For more extensive examples check out the following notebooks:
`DML Examples Jupyter Notebook <https://github.com/py-why/EconML/blob/main/notebooks/Double%20Machine%20Learning%20Examples.ipynb>`_,
`Forest Learners Jupyter Notebook <https://github.com/py-why/EconML/blob/main/notebooks/ForestLearners%20Basic%20Example.ipynb>`_.

.. rubric:: Single Outcome, Single Treatment

We consider some example use cases of the library when :math:`Y` and :math:`T` are :math:`1`-dimensional.

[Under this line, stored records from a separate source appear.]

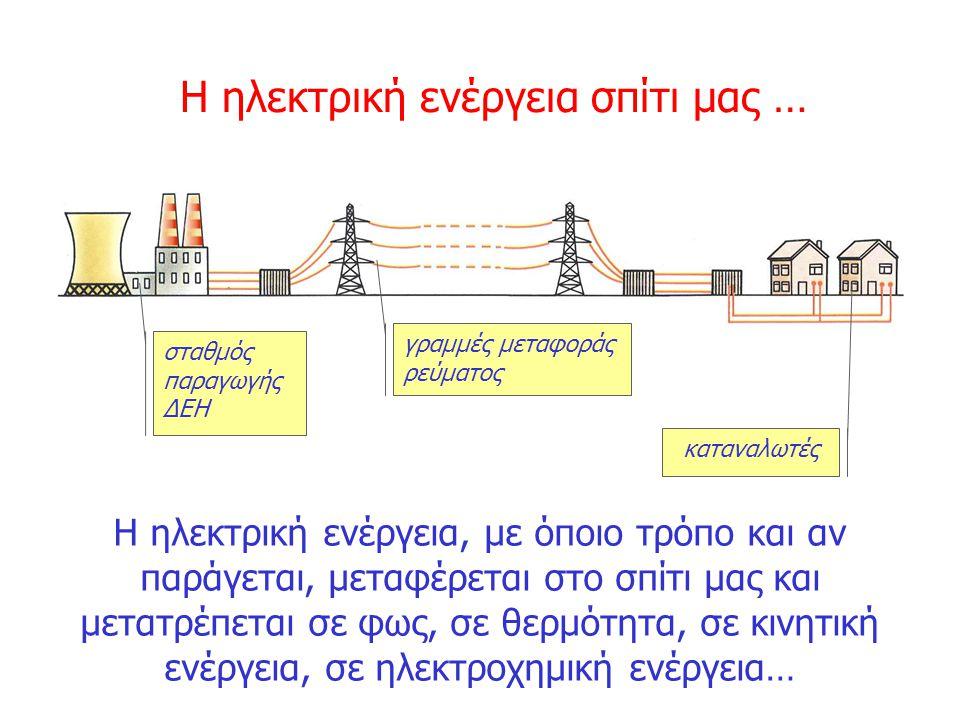 Χημική ενέργεια Ενέργεια βιομάζας Φωτοβολ- ταϊκή Υδροδυνα- μική Αιολική ενέργεια Πυρηνική ενέργεια Γεωθερμικ ή ενέργεια μετατροπέας... Μετατροπές ενέρ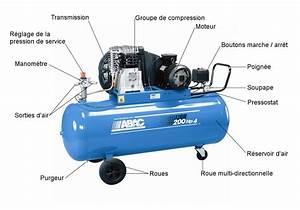 Compresseur 100l 3cv Pas Cher : quel compresseur pour peindre sa voiture ~ Dailycaller-alerts.com Idées de Décoration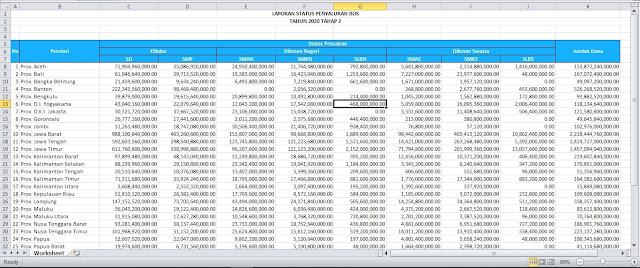 Daftar Sekolah Penerima Dana BOS Tahap 2 Gelombang I Tahun 2020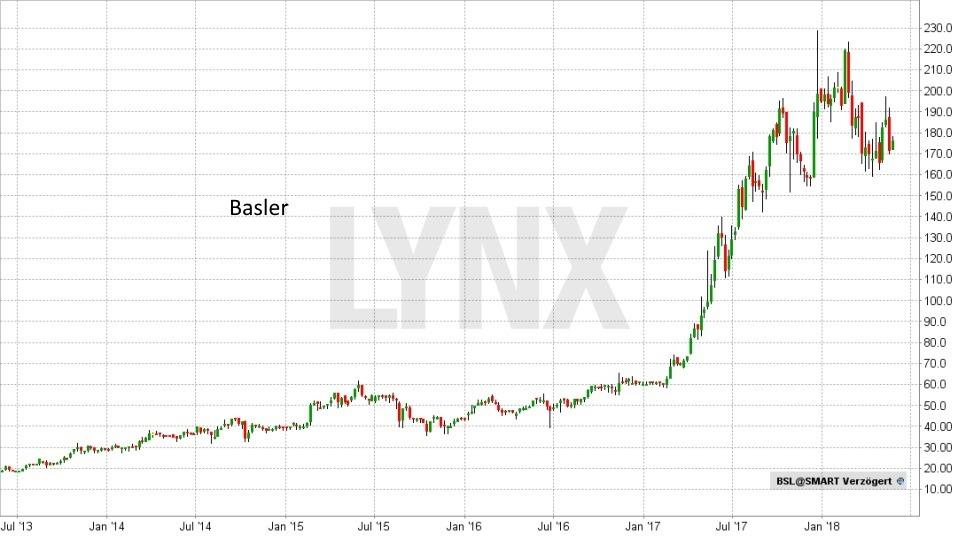 Die besten deutschen Technologieaktien 2018: Entwicklung Basler Aktie von Juli 2013 bis Mai 2018 | LYNX Broker
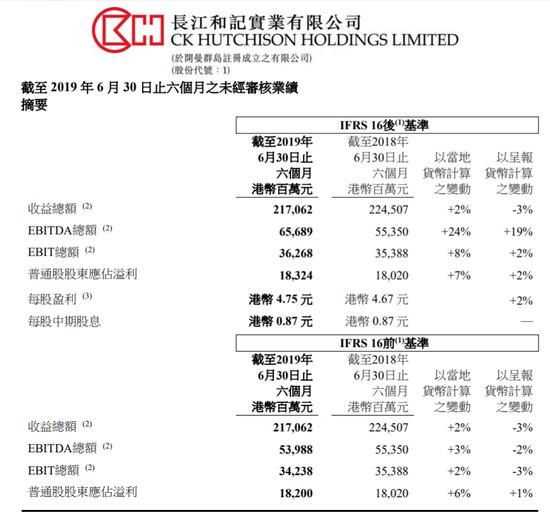 长和上半年净利183.2亿港元 每股中期派息0.87港元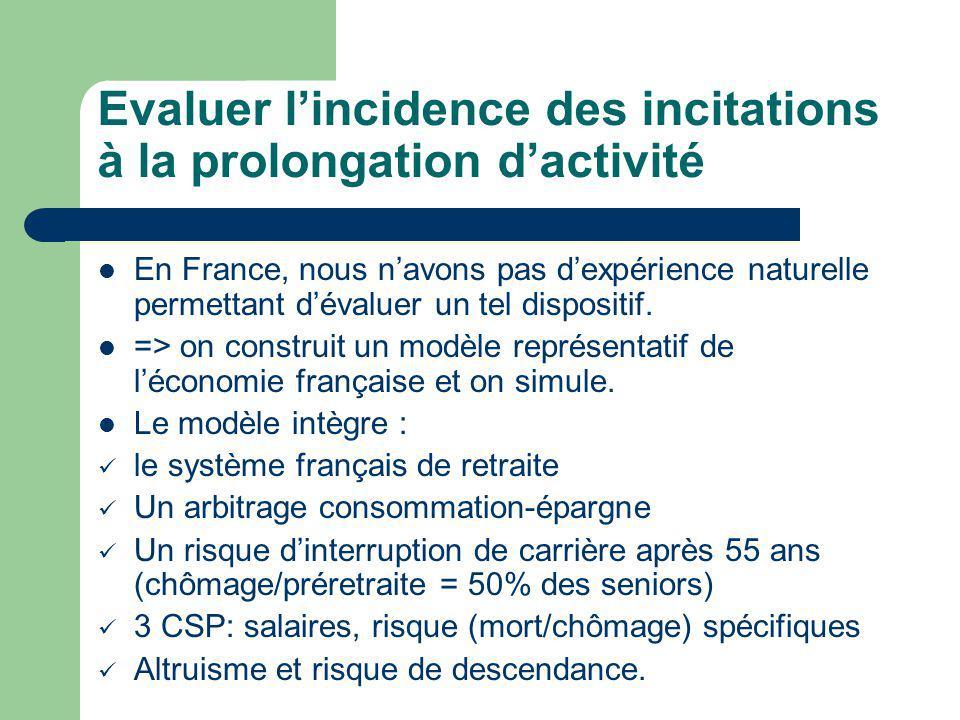 Evaluer lincidence des incitations à la prolongation dactivité En France, nous navons pas dexpérience naturelle permettant dévaluer un tel dispositif.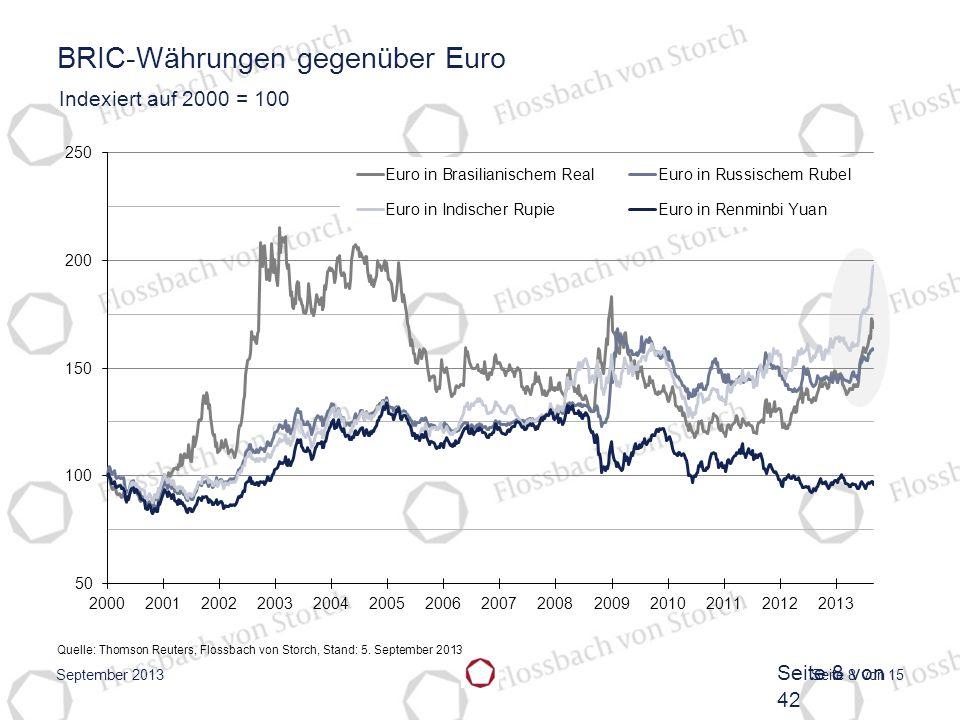 BRIC-Währungen gegenüber Euro
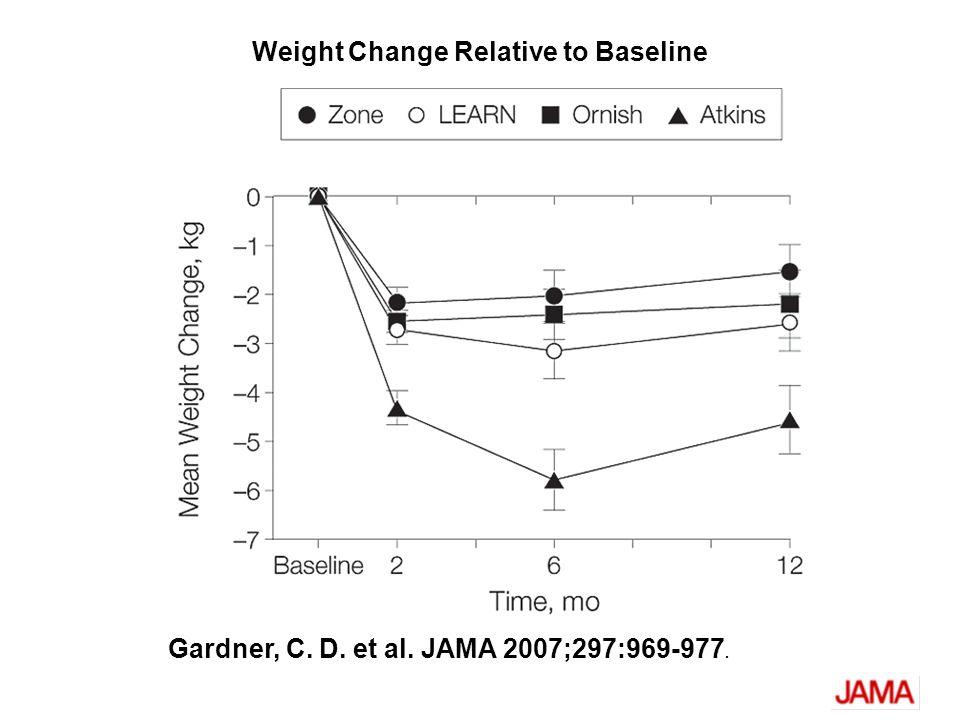 Gardner, C. D. et al. JAMA 2007;297:969-977. Weight Change Relative to Baseline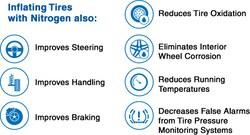 Nitrogen Tire Fill Special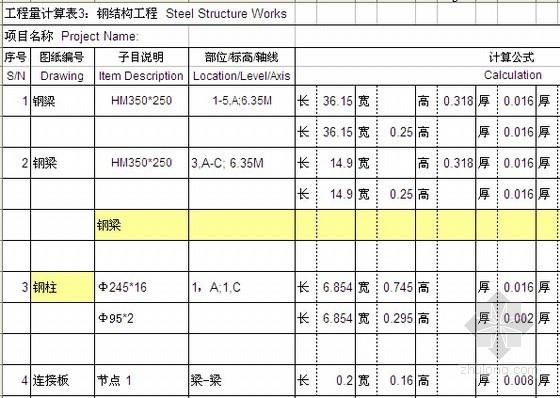 [全套]钢结构工程量计算表格(直接套用)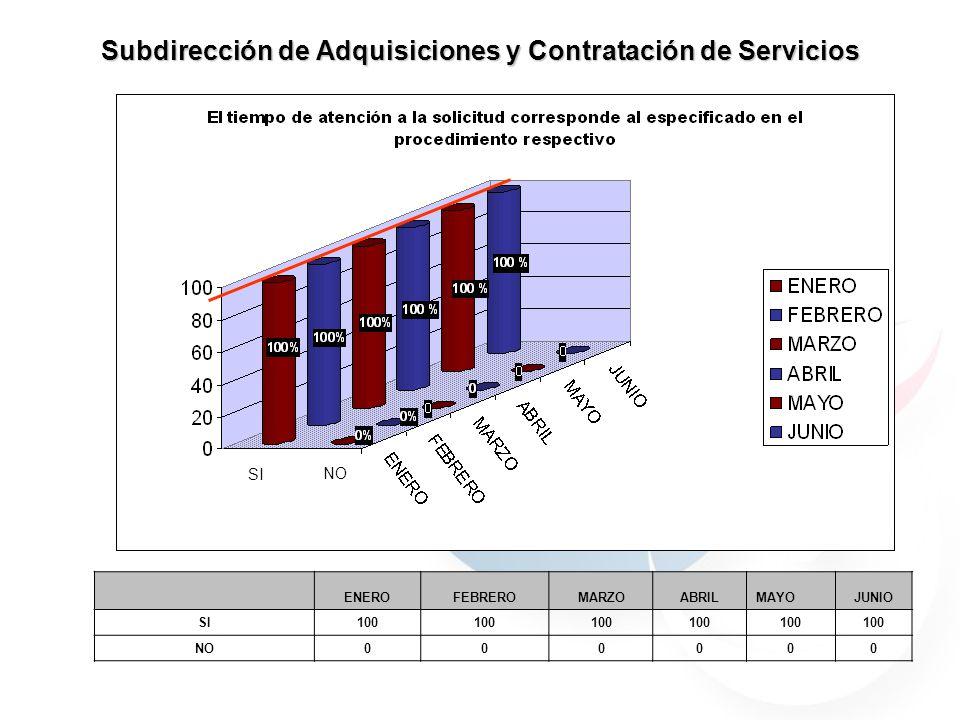 Subdirección de Adquisiciones y Contratación de Servicios 59.7% 40.29% 30.76% 69.23% 59.7% 40.29% JULIOAGOSTO 59.7% 40.29% 69.23% 30.76% 90% 70% 100% SI NO ENEROFEBREROMARZOABRILMAYOJUNIO SI100 NO000000 SI NO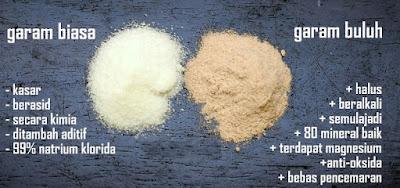 garam biasa dan garam buluh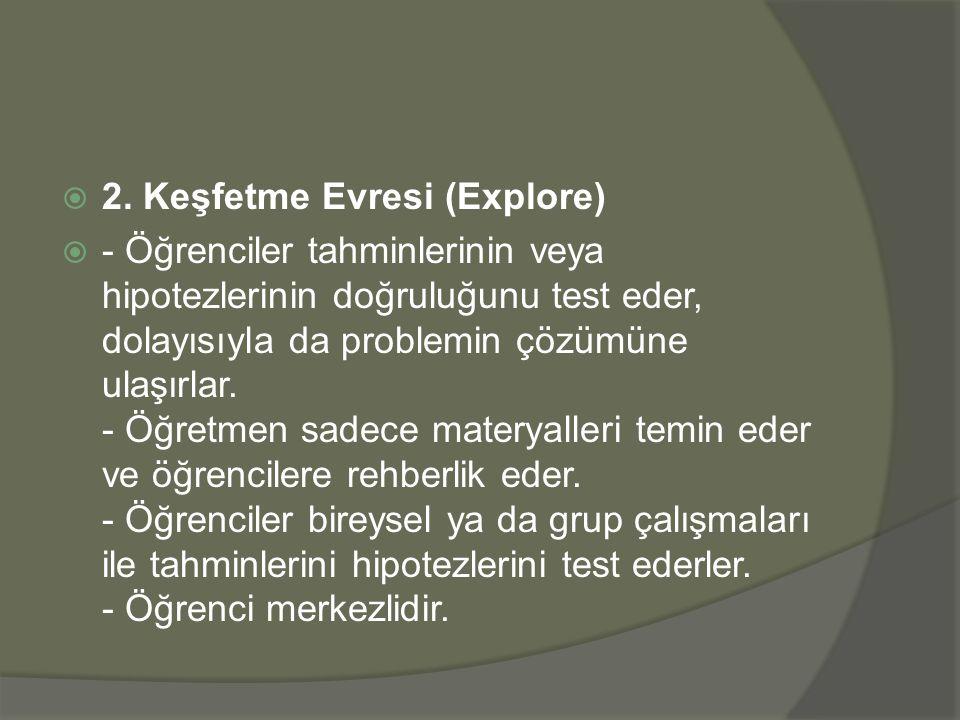 2. Keşfetme Evresi (Explore)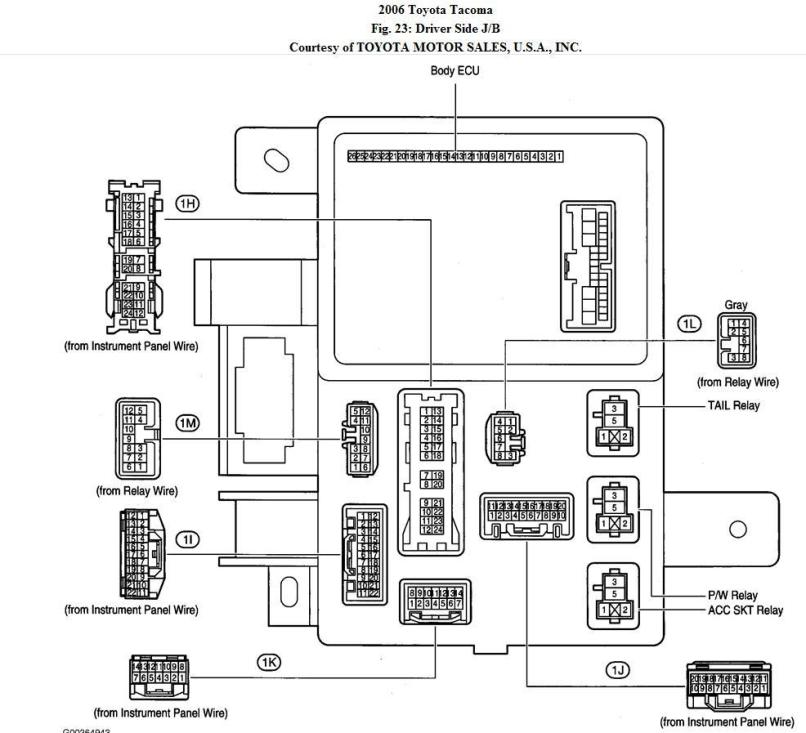 Enchanting Toyota Taa 04 Fuse Box Gallery - Best Image Wire - binvm.us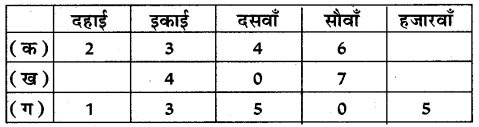 UP Board Solutions for Class 5 Maths गिनतारा Chapter 7 दशमलव – UP Board Solutions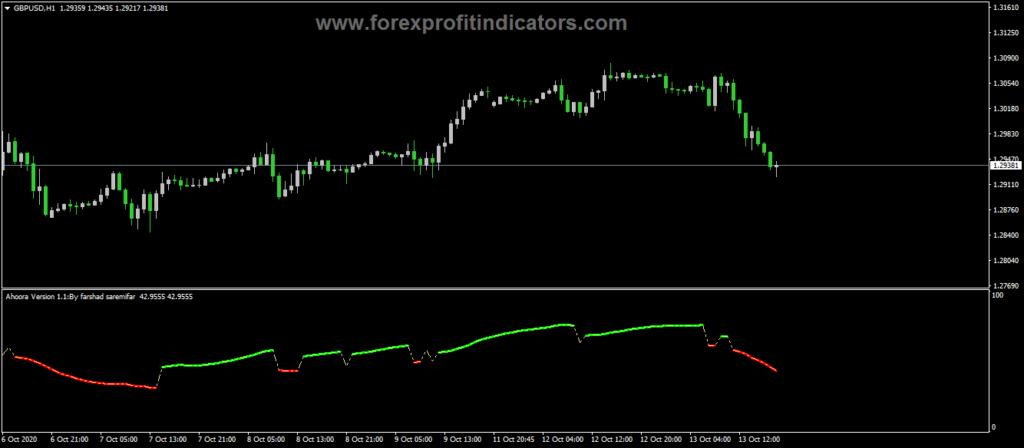 Forex-Aroora-buy-sell-Indicator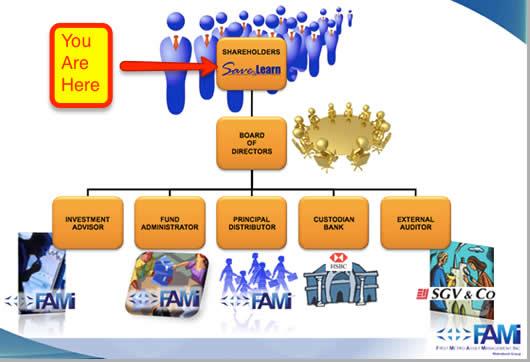 FAMI Mutual Fund Corporate Structure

**Random Forest First Stages.**
A classical non-parametric regressor for the first stage estimates is a Random Forest. Using RandomForests in our API is as simple as:

.. testcode::

    from econml.dml import LinearDML
    from sklearn.ensemble import RandomForestRegressor
    est = LinearDML(model_y=RandomForestRegressor(),
                    model_t=RandomForestRegressor())
    est.fit(y, T, X=X, W=W)
    pnt_effect = est.const_marginal_effect(X)
    lb_effect, ub_effect = est.const_marginal_effect_interval(X, alpha=.05)
    pnt_coef = est.coef_
    lb_coef, ub_coef = est.coef__interval(alpha=.05)


**Polynomial Features for Heterogeneity.**
Suppose that we believe that the treatment effect is a polynomial of :math:`X`, i.e.

.. math::
    
    Y = (\alpha_0 + \alpha_1 X + \alpha_2 X^2 + \ldots) \cdot T + g(X, W, \epsilon)

Then we can estimate the coefficients :math:`\alpha_i` by running:

.. testcode::

    from econml.dml import LinearDML
    from sklearn.ensemble import RandomForestRegressor
    from sklearn.preprocessing import PolynomialFeatures
    est = LinearDML(model_y=RandomForestRegressor(),
                    model_t=RandomForestRegressor(),
                    featurizer=PolynomialFeatures(degree=3, include_bias=True))
    est.fit(y, T, X=X, W=W)

    # To get the coefficients of the polynomial fitted in the final stage we can
    # access the `coef_` attribute of the fitted second stage model. This would 
    # return the coefficients in front of each term in the vector T⊗ϕ(X).
    est.coef_


**Fixed Effects.**
To add fixed effect heterogeneity, we can create one-hot encodings of the id, which is assumed to be part of the input:

.. testcode::

    from econml.dml import LinearDML
    from sklearn.preprocessing import OneHotEncoder
    # removing one id to avoid colinearity, as is standard for fixed effects
    X_oh = OneHotEncoder(sparse_output=False).fit_transform(X)[:, 1:]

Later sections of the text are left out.